L’artiste a étudié la posture, le mouvement de leurs bras, de leurs doigts, de leurs têtes, de leurs cheveux… Il a étudié l’effet de composition des espaces vides et des pleins qui se forment au centre, l’équilibre entre les mouvements des mains, et la ligne du col des vestes. L’art de Picasso transforme des montagnardes simples en figures hiératiques, distantes du spectateur, mais affectueuses entre elles. Elles pourraient être mère (la plus petite) et fille (la plus grande). Leurs regards semblent tournés plus vers l’intérieur que vers l’extérieur, elles sont réservées, mystérieuses.

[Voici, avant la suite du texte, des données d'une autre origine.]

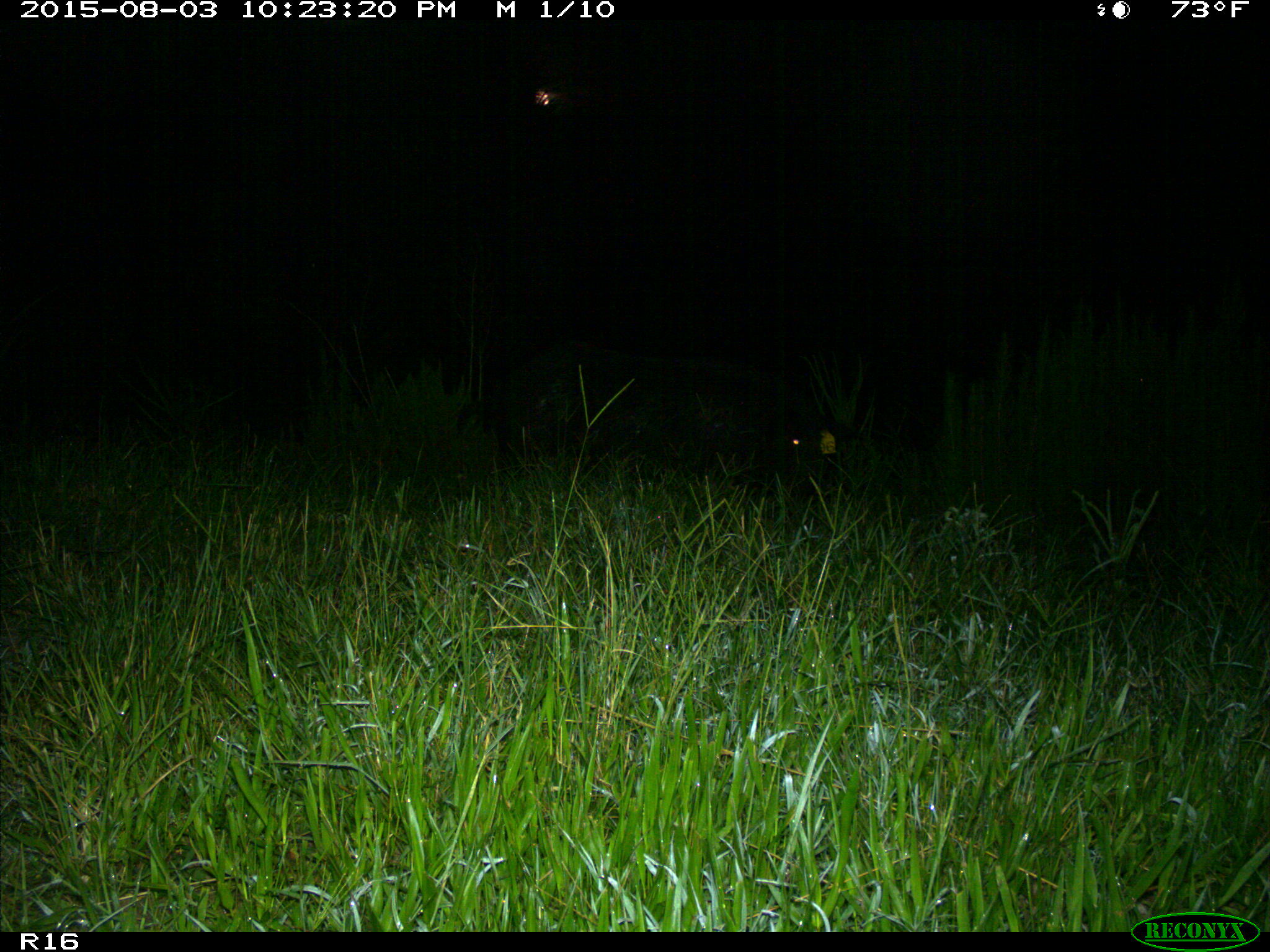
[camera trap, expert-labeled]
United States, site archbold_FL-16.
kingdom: Animalia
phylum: Chordata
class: Mammalia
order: Artiodactyla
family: Suidae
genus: Sus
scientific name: Sus scrofa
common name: wild boar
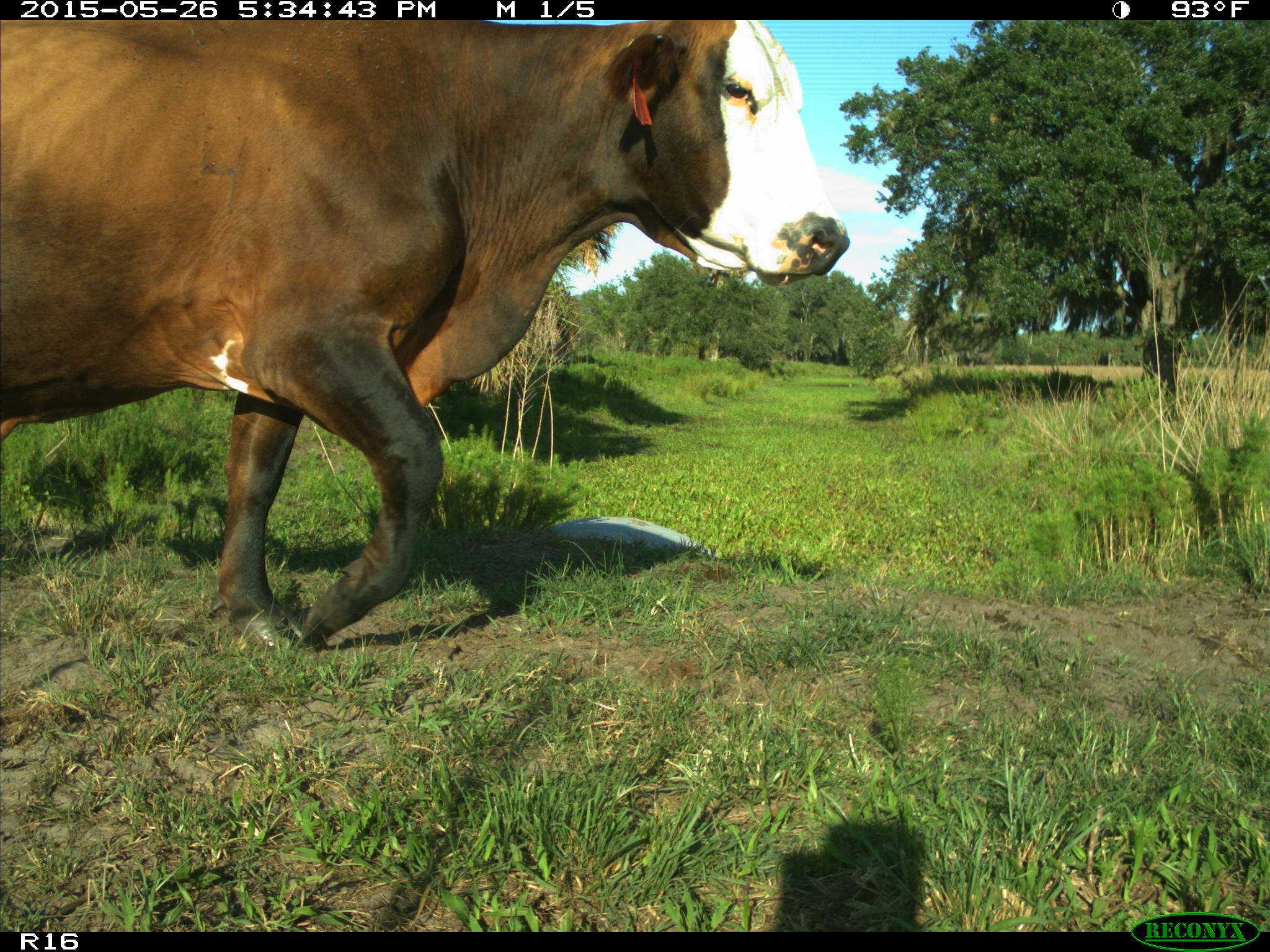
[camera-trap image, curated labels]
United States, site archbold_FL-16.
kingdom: Animalia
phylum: Chordata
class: Mammalia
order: Artiodactyla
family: Bovidae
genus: Bos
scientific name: Bos taurus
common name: domestic cow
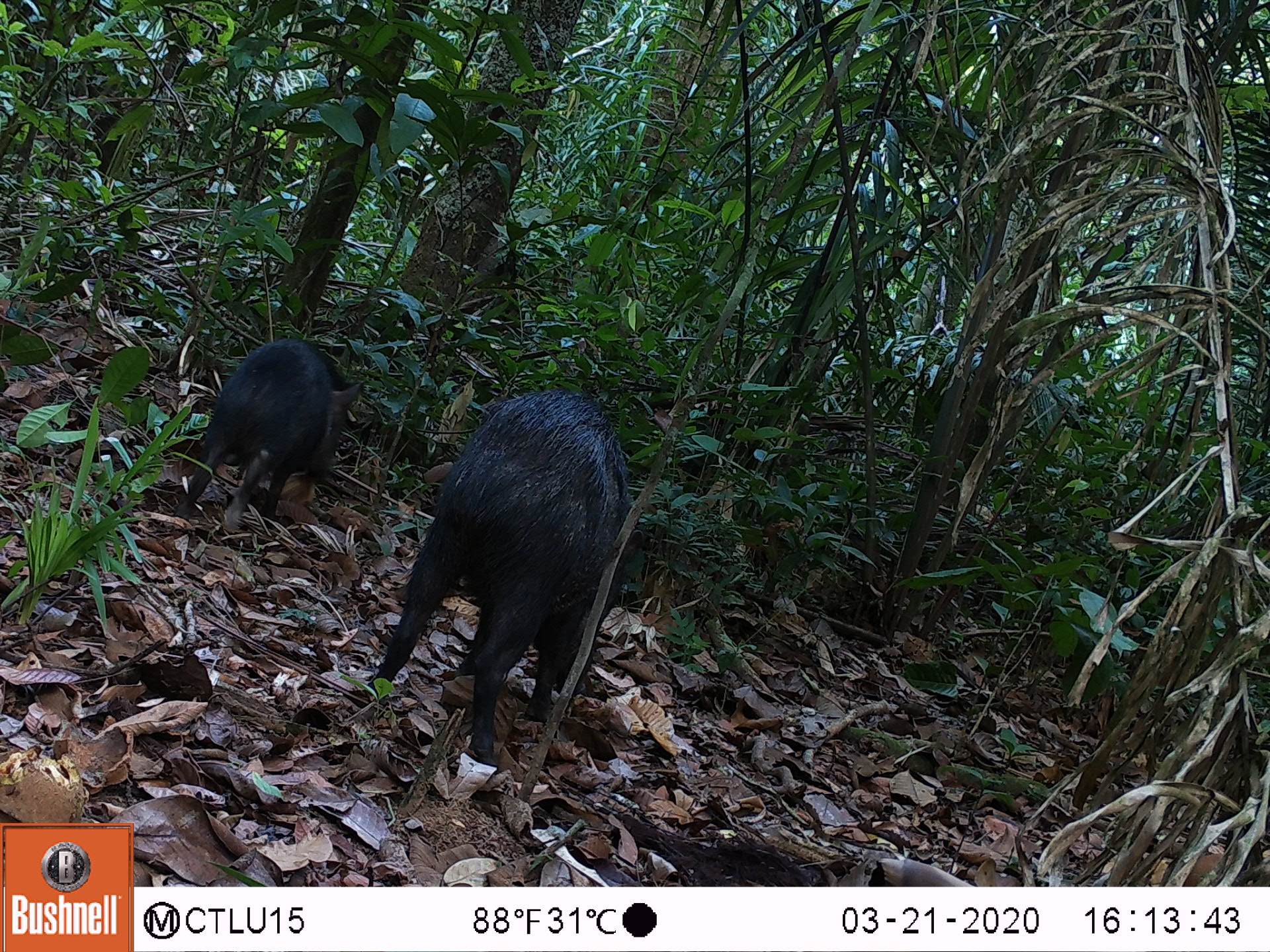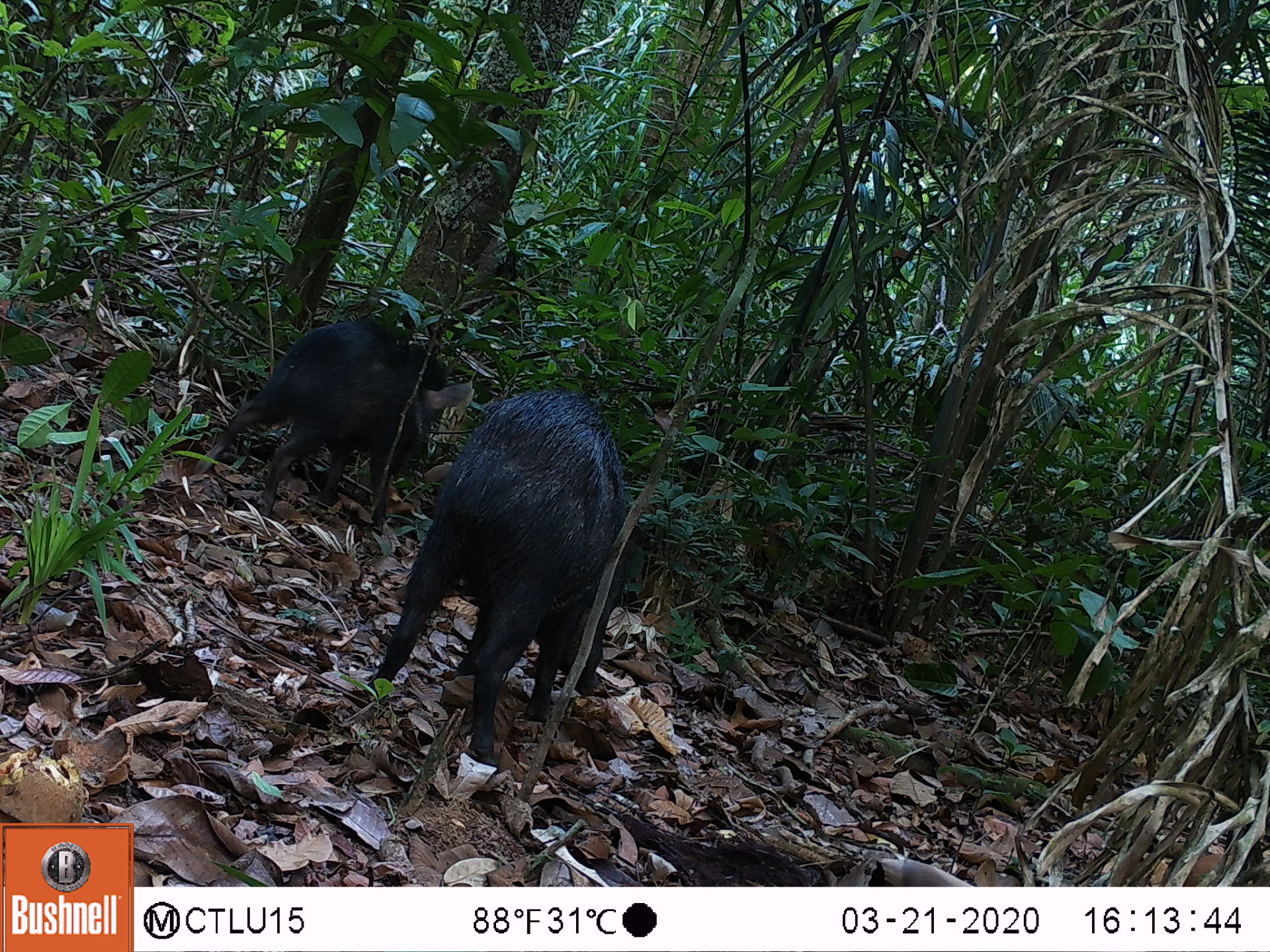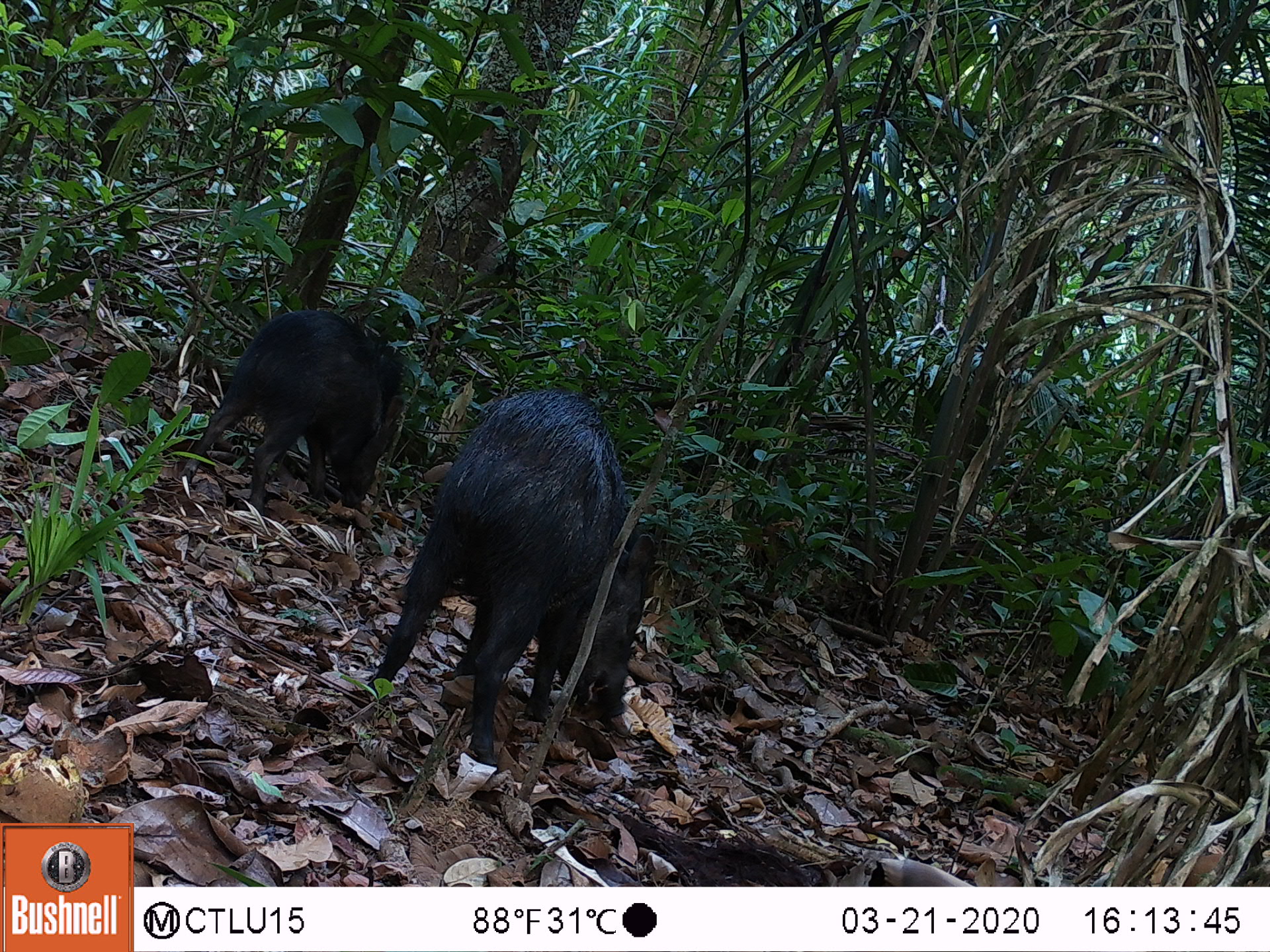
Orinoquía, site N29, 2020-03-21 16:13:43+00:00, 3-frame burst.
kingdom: Animalia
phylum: Chordata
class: Mammalia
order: Artiodactyla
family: Tayassuidae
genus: Pecari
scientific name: Pecari tajacu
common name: collared peccary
Collared peccary (Pecari tajacu).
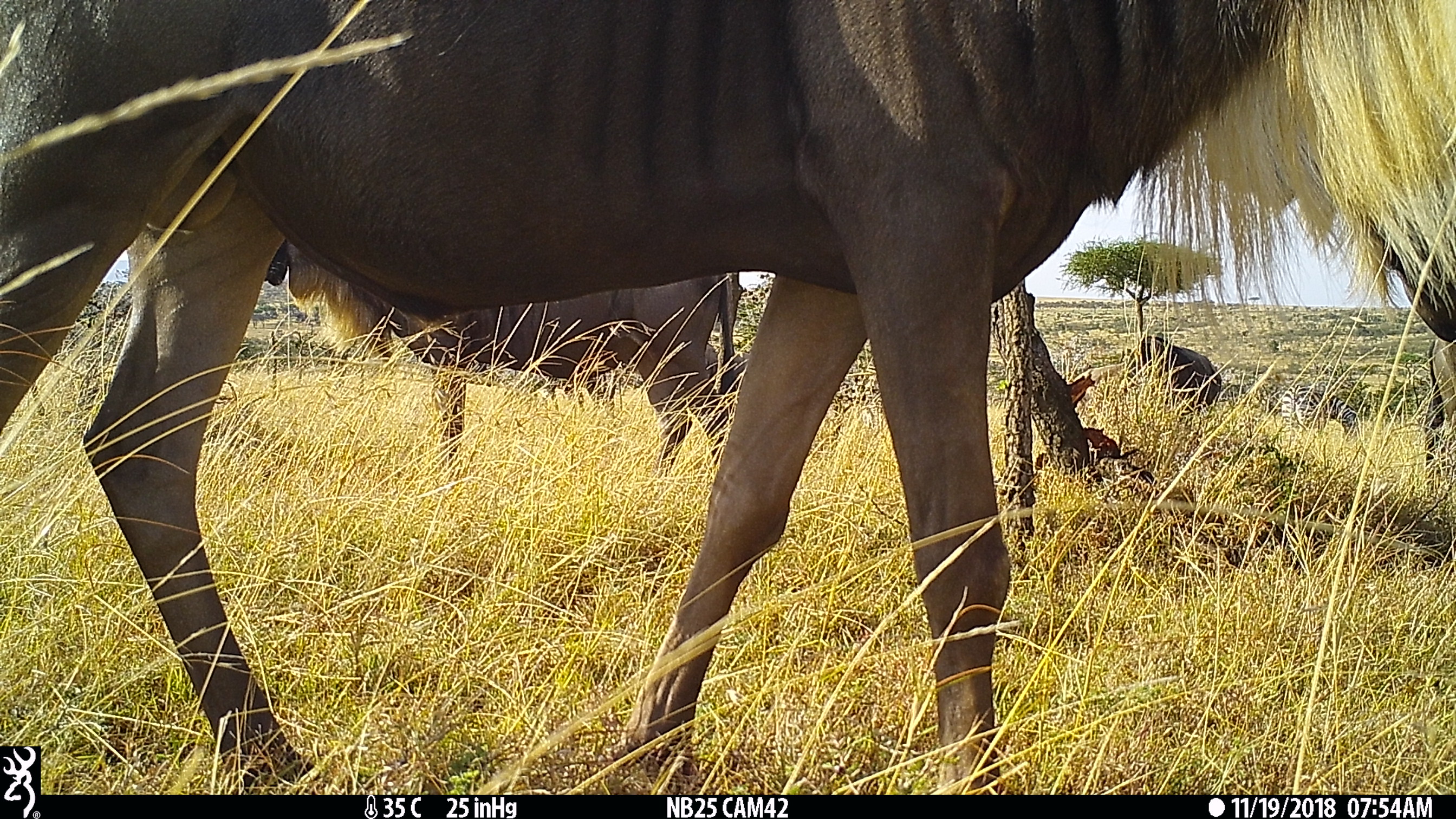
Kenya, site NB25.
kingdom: Animalia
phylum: Chordata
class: Mammalia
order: Perissodactyla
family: Equidae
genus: Equus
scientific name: Equus quagga burchellii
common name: burchell's zebra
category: zebra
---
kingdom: Animalia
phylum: Chordata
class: Mammalia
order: Artiodactyla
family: Bovidae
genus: Connochaetes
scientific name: Connochaetes taurinus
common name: blue wildebeest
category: wildebeest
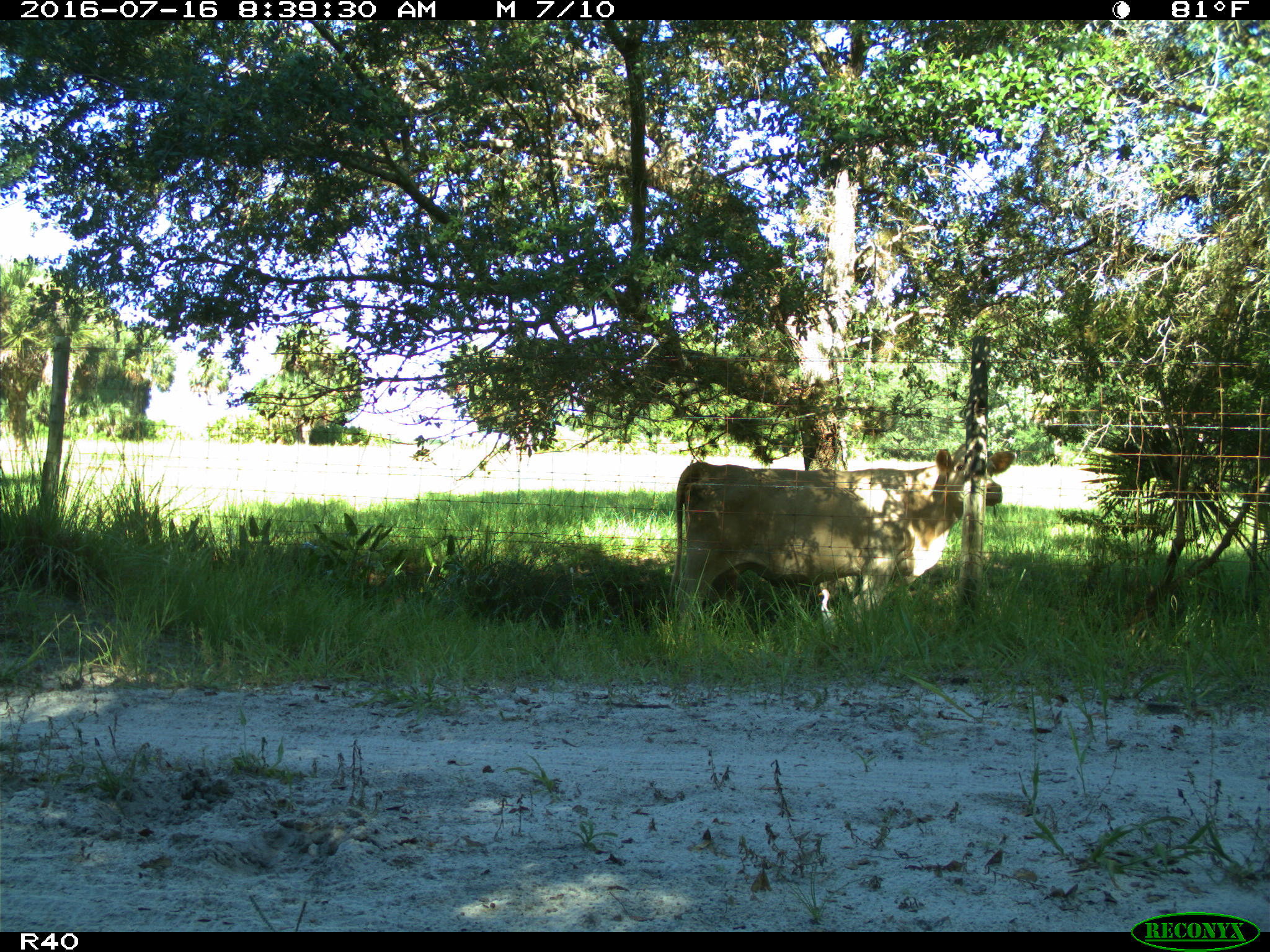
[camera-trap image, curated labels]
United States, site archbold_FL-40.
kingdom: Animalia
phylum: Chordata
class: Mammalia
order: Artiodactyla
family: Bovidae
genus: Bos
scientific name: Bos taurus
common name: domestic cow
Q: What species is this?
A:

Leurs visages ovales, leurs nez droits et leurs figures fines sont aussi caractéristiques des femmes de ces montagnes, d’Andorre, du Pallars, de Gósol… Leurs vêtements sont les habits de fête typiques que possédaient même les plus pauvres126. Elles semblent s’être habillées pour aller danser127. Les bijoux se limitent à deux broches et l’une d’elles portent des boucles d’oreille. L’éventail se détache dans ce contexte d’austérité, en particulier car il ne figurait généralement pas dans les possessions des femmes de montagne128. C’est un détail qui est passé inaperçu puisqu’il a été considéré comme propre à la femme Espagnole en général, sans tenir compte du fait que dans les villages de montagne, en Catalogne ou en Andorre, les femmes n’avaient pas d’éventail129. L’éventail est ici aussi forcé que le geste du bras de la femme, qui le place au milieu du dessin. Dans Paysannes d’Andorre, Picasso a placé l’éventail, qu’il avait donné discrètement à la jeune femme du Couple, ( Fig 49 ) au centre de la composition. Rappelons que dans l’original pompéien était représentée une petite boîte, et non pas un éventail. Pour une raison quelconque, Picasso accorde une importance à cet objet qui, comme nous l’avons mentionné, est déplacé.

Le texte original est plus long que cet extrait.